Did you see parallels between Antonin Svoboda’s work on The Strange Case of Wilhelm Reich and your first film, which was also shot in the English language, about Georg Elser, the man who attempted to assassinate Hitler in 1939?

It’s difficult for me to say, because Antonin is a professional filmmaker who went to film school and, originally, I was only meant to play Georg Elser in the film and John Frankenheimer was supposed to direct it. But when John came to Europe the dollar hit rock bottom, which was terrible for the production because the entire budget deflated within seconds, and then John said, ‘It’s not going to work like that, let’s just leave it’. One or two years later the producer of the film, John Daly, called me up and asked, ‘Klaus, do you still want to do that film about Elser?’ I said, ‘Of course, it’s a great project, but who’s going to direct it? Is John back onboard?’ And he said, ‘No, not John, you!’ Two weeks later I was sitting in LA trying to plan how I could make this work. So I called my friend Lajos Koltai, the Hungarian cinematographer, and said, ‘Listen, we always wanted to make a film where there is hardly any dialogue’. Because what has always annoyed me, even when I was younger, was that there is too much talking in film, as if it was literature. Film is a visual medium and is meant to express with images in the first instance, not with words. And Koltai said yes, and we made the film together in the end.
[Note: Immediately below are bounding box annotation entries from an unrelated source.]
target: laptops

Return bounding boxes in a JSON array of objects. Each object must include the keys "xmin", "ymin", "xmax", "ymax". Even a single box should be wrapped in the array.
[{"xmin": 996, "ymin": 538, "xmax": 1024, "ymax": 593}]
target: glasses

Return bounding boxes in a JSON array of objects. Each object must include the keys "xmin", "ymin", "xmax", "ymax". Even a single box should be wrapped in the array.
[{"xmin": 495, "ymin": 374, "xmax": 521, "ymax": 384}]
But again, I am not a filmmaker, I didn’t show up on the set and said, ‘OK, focus at 45 please’. I learned all that from Koltai. I really wanted to make this film because of the story and Georg Elser as a character, which fascinated me in a similar way that Wilhelm Reich does now, partly because they were both outsiders. The difference is that one of them knew he was going to die and the other one didn’t stand a chance.

What do you feel an actor has to have these days?
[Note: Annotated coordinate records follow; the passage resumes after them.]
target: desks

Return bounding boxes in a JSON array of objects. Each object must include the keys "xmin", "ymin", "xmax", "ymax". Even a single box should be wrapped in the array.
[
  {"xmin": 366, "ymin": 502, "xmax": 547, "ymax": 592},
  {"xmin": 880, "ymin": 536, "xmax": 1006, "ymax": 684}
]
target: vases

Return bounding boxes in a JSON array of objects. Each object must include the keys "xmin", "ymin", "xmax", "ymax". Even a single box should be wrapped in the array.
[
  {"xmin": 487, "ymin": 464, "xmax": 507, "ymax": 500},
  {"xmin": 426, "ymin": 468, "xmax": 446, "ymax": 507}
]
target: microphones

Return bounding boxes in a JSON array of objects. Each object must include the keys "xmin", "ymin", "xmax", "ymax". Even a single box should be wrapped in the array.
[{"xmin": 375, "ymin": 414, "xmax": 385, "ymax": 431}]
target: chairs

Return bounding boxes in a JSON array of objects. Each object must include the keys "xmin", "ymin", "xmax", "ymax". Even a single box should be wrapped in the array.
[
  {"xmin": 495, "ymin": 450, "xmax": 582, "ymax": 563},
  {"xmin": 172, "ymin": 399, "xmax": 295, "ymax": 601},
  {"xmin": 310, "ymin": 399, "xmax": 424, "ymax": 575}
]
I have been doing this job for 50 years now and I still don’t really know. I just found a way to do it, like others did before me, more or less, with different premises. I am artistically minded, I need literature, I need music and so on and so forth, and I can try to express other people’s words and stories in many different ways and different formats: in an audio play, a TV production, on stage or on the big screen, it doesn’t matter. The most important thing is that you’re not trying to act, but to explore something, to delve into the character. Nobody likes actors who act, not in theatre and even less in film. Anyone can recite a text or a dialogue, but it’s my responsibility to bring this person to life – that’s my duty. But in order to succeed, it has to be the deepest passion of your mind and heart to be human. And I mean you as a person! In other words: you have to know for yourself whether you call the tune on a Stradivarius or you’re just scraping a fiddle. Of course you can develop through practice, but if you don’t care about it at all, sooner or later others will. Most importantly though, and this is the real problem: art makes no sense at all. But that’s why it is so fascinating.

Are you driven by self-doubt or disapproval, either as an artist or personally?

A devout human being, who believes in God, but who doesn’t sometimes doubt, will never find that God and is a complete idiot.